* Given exercise A
List every media or storage format that the "Pixels/Carrots" post mentions.
* Given exercise B
According to the "Pixels/Carrots" post, what can pixels not beat?

* Passage shown
------------------------------------------------------------------------

Showing posts with label human. Show all posts
Showing posts with label human. Show all posts

Thursday, January 8, 2009

Pixels/Carrots


Today I bought a record to play in the record player that I recently set up in my room. It seems kind of strange that they no longer produce tapes or eight tracks, but they still make records. If they've lasted this long, I think they may be here long after compact discs are nothing more than a memory. When DVDs came out it (good storage space, clear picture, smaller case) seemed like the end all for the home video market. Now we have the Blu-Ray Disc and in a few years, everyone (even your grandpa) will convert over to the new format. It occurs to me, in all of this progressive technological pondering, that what really matters is the content.

Books are one format whose longevity never ceases to surprise me. They have been, and they will be. No matter how much technological advances, I am sure that books will remain on the shelves for years to come. Pixels can not beat the warmth and textured pages of a Bukowski anthology.

It seems to me that humans advance and die and advance and die and advance and maybe someday we won't have to do either.

------------------------------------------------------------------------

* Entries provided
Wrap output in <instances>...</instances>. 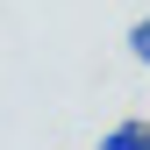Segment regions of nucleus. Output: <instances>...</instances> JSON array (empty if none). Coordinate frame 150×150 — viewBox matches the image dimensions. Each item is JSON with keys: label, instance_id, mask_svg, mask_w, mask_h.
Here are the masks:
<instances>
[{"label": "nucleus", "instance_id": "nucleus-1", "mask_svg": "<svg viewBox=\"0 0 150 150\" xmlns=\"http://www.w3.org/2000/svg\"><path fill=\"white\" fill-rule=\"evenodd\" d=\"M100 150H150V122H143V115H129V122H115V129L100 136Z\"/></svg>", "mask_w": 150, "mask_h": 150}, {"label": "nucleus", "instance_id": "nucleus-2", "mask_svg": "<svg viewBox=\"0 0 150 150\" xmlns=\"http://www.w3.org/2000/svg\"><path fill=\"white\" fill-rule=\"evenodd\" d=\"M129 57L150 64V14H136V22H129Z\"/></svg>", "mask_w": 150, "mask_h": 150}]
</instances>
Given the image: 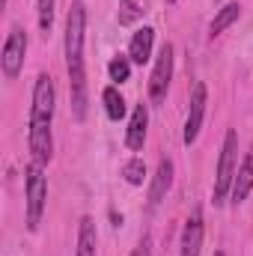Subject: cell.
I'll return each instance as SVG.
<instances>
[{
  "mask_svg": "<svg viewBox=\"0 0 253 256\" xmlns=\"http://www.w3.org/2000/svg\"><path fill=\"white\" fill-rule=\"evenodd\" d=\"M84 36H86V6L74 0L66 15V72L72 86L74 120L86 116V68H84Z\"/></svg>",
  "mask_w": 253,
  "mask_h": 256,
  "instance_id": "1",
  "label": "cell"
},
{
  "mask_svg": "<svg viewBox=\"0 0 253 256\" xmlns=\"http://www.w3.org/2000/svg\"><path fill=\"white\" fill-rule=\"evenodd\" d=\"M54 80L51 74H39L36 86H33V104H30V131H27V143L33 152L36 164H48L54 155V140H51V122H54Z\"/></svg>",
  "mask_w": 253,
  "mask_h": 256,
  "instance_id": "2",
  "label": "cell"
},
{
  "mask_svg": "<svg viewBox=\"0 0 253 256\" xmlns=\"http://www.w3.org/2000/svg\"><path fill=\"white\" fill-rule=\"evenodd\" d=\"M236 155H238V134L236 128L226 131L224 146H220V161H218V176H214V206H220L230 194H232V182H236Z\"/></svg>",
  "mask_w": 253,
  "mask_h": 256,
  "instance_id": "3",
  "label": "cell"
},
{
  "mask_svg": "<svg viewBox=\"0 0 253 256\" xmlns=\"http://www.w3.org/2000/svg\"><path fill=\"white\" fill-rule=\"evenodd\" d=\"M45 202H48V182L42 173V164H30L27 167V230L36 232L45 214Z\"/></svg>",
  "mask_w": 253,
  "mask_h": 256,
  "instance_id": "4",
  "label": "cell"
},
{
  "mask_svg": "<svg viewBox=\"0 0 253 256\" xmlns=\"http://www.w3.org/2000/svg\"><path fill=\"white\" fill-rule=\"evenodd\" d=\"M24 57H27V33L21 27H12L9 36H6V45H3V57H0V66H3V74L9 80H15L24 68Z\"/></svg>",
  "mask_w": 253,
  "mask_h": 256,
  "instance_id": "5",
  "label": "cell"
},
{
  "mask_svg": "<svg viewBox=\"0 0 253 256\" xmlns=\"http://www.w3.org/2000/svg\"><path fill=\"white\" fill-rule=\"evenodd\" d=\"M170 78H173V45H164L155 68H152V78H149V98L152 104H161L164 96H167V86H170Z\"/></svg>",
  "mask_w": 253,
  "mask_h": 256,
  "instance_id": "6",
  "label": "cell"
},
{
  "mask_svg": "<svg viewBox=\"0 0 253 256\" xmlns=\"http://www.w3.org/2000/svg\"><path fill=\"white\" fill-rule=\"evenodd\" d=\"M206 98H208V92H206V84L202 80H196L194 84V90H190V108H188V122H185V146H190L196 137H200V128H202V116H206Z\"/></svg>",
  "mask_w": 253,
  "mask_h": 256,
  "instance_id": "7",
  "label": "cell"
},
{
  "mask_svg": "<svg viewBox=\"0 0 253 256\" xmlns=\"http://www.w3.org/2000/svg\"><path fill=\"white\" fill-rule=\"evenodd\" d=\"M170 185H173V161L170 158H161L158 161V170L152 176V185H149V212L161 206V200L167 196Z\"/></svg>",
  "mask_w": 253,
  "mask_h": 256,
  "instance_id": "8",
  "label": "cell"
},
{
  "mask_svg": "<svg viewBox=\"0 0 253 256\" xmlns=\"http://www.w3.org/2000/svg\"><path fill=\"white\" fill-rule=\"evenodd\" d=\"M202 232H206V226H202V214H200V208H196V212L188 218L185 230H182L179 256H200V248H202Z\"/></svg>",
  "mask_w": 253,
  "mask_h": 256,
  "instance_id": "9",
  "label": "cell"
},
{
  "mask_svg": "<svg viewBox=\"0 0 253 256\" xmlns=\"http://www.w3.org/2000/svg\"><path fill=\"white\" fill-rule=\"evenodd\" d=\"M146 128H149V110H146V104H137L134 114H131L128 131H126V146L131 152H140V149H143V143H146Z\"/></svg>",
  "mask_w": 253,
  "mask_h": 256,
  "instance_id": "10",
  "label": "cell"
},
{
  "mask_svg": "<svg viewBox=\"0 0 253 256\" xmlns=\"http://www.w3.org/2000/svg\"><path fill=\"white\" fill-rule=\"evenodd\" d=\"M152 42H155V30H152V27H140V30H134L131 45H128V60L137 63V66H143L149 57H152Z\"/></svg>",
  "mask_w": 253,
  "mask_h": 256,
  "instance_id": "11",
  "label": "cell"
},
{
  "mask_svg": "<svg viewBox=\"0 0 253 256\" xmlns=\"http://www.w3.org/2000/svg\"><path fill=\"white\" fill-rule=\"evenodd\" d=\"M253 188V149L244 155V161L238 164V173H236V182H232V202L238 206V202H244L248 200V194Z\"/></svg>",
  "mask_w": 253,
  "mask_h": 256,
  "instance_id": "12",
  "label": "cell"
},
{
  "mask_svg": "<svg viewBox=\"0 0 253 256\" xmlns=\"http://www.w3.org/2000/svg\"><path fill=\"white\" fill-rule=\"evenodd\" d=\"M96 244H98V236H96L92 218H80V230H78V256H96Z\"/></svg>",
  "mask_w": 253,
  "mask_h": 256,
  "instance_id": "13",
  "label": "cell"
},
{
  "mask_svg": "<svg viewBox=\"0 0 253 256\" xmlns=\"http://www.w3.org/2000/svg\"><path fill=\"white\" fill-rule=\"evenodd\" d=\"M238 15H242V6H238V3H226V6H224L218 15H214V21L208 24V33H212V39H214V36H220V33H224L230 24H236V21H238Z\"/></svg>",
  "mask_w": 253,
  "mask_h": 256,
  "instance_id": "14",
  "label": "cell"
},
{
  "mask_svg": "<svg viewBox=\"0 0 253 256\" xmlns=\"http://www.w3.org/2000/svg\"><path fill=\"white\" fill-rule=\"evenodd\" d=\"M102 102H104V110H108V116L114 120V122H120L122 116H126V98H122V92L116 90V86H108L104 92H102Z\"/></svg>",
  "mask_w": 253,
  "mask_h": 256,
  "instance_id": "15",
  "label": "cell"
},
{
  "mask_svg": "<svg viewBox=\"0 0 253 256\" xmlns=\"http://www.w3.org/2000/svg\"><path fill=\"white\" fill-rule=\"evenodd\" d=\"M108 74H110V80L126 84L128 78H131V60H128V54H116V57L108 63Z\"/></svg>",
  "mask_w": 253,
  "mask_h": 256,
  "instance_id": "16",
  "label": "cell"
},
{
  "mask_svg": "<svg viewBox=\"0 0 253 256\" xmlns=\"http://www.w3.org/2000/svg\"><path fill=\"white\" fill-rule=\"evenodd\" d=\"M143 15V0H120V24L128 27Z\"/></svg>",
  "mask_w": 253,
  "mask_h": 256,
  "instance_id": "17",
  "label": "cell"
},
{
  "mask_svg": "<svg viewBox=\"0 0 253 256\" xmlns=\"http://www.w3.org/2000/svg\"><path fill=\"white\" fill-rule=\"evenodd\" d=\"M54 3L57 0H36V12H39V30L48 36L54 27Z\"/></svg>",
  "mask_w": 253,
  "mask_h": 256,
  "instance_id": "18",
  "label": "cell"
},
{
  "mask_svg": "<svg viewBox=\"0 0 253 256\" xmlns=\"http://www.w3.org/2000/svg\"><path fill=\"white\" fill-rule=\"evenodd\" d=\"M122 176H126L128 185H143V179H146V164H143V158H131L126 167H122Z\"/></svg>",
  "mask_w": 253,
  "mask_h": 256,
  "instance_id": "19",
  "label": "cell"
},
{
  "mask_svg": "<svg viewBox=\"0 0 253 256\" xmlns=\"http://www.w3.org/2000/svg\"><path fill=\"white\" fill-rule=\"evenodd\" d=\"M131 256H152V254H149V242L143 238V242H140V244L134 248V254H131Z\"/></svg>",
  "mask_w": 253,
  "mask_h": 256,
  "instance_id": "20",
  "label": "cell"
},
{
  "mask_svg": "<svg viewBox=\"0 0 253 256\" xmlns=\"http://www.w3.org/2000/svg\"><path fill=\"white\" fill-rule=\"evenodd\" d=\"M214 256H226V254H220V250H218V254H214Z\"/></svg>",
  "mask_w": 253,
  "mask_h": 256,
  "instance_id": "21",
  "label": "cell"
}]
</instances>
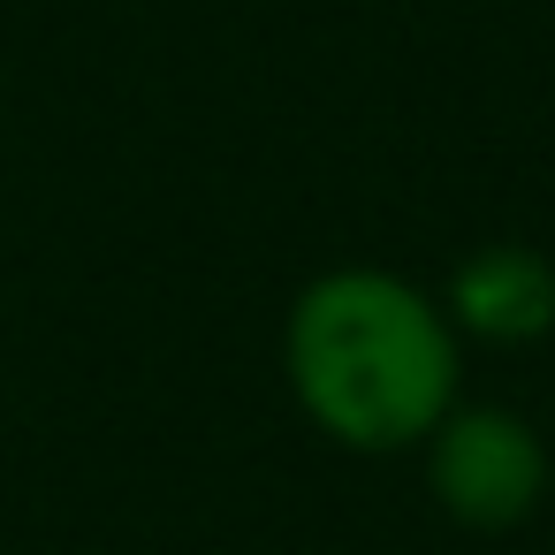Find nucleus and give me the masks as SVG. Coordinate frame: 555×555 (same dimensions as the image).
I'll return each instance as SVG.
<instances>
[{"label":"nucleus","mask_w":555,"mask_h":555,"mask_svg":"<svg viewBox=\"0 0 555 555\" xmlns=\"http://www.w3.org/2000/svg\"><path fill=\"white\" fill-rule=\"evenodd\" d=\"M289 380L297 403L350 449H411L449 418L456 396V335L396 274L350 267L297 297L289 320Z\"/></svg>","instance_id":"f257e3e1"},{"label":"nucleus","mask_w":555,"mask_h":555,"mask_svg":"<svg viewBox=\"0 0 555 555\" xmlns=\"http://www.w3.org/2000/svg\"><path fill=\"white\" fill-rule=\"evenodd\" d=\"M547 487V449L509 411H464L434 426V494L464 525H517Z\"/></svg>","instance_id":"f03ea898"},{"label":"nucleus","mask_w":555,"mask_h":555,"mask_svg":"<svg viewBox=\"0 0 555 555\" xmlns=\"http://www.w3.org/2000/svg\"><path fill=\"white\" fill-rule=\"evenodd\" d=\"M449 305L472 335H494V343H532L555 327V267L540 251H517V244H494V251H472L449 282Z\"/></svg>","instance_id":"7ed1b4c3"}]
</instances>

------------------------------------------------------------------------

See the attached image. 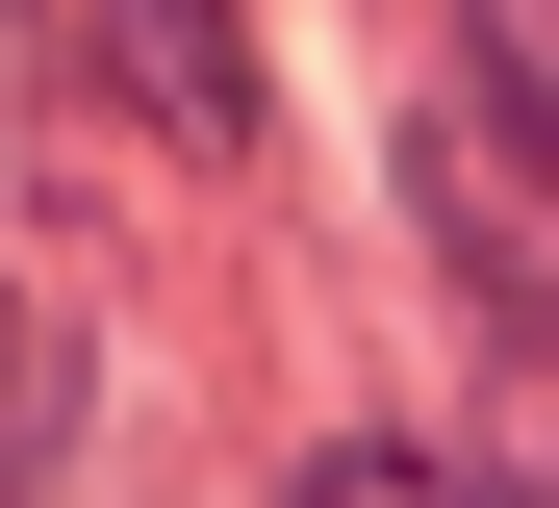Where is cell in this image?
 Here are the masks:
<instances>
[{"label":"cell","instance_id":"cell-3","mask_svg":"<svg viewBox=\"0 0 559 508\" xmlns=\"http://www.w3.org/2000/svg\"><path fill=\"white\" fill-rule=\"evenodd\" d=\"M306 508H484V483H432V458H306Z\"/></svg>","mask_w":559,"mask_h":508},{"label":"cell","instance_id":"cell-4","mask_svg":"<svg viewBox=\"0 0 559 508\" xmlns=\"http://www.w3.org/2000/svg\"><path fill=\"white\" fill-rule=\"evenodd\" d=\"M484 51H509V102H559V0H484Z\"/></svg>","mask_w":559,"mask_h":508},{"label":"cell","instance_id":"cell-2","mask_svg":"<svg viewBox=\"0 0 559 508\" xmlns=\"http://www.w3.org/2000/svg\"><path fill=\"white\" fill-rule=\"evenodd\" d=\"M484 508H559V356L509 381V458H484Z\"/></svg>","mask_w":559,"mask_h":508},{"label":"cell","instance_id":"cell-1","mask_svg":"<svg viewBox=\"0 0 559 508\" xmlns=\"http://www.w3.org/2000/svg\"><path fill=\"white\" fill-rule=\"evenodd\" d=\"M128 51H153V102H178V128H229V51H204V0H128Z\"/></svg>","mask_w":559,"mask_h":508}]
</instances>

------------------------------------------------------------------------

* Answer A
Records, tapes, eight tracks, compact discs, DVDs, the Blu-Ray Disc, and books.

* Answer B
The warmth and textured pages of a Bukowski anthology.